Not This Time
I turned 13. And died. Or so the doctors said. It was Easter 2021 just ending, the lockdowns lifting, but my body had other plans. I went back to school feeling heavy, like my bones were filled with lead. Walking home? Too hard. Breaktime naps became lunchtime comas. Then A&E. Dad noticed my breathing was off, that weird rattling sound. The monitor went wild. They screamed for help. Double pneumonia. ICU. Chemotherapy. That was the day I woke up realizing the fight wasn’t over, it had just changed shape. T-cell leukaemia. Rare. Aggressive. The kind that turns your immune cells into enemies.

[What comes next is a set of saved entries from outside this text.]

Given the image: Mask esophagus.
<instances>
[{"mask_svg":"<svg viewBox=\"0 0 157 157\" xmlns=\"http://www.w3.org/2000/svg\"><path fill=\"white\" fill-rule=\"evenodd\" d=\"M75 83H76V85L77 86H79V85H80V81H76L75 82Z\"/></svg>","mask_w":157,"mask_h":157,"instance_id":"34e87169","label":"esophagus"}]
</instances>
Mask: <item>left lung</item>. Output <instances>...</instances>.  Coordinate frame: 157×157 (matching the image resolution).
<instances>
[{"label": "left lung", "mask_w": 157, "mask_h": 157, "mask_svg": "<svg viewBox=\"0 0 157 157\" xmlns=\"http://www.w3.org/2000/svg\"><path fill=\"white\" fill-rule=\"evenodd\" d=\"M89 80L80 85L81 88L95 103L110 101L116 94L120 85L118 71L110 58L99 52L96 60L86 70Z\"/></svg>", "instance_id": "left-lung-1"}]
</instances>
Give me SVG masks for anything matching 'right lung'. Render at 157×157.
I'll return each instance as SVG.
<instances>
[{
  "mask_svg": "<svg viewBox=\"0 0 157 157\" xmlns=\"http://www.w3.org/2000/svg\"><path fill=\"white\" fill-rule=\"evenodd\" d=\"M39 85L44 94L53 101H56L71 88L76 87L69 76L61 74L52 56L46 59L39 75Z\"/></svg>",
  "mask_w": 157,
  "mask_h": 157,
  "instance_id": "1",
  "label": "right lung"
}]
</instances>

Standard procedure kicked in. Leicester Royal Infirmary, a month of chemo. Nothing. Escalation. Harder drugs. Still nothing. Sheffield Children’s Hospital in October. The big gun: a bone marrow transplant. Kill the stem cells. Replace them with new ones. I lasted five and half weeks. Got home for Christmas. Felt hope, that stupid dangerous thing. Then the fever returned. The relapse hit like a freight train. The transplant had failed. Weeks left, maybe less. My parents stared at the wall. They talked about remortgaging the house, flying abroad, selling the furniture. Desperation smells specific, doesn’t it? Sharp. Metallic.
A Scientific Hail Mary
They looked for anything. CAR T-cells kept coming up in the research, the modified soldiers that hunt cancer. But there’s a catch. You can’t just hand a T-cell soldier a rifle and send it to kill another T-cell soldier. Friendly fire. They just kill each other. It works for B-cell cancer, useless for mine. Until it didn’t. Professor Waseem Qasism was running a trial in London. Using CRISPR base editing. Changing the genetic code of the CAR T-cells themselves so they stopped looking like T-cells. To the body’s immune system, they became strangers, invisible ghosts that could hunt my cancer without being hunted themselves. Sci-fi became real life. We packed bags for Great Ormond Street Hospital.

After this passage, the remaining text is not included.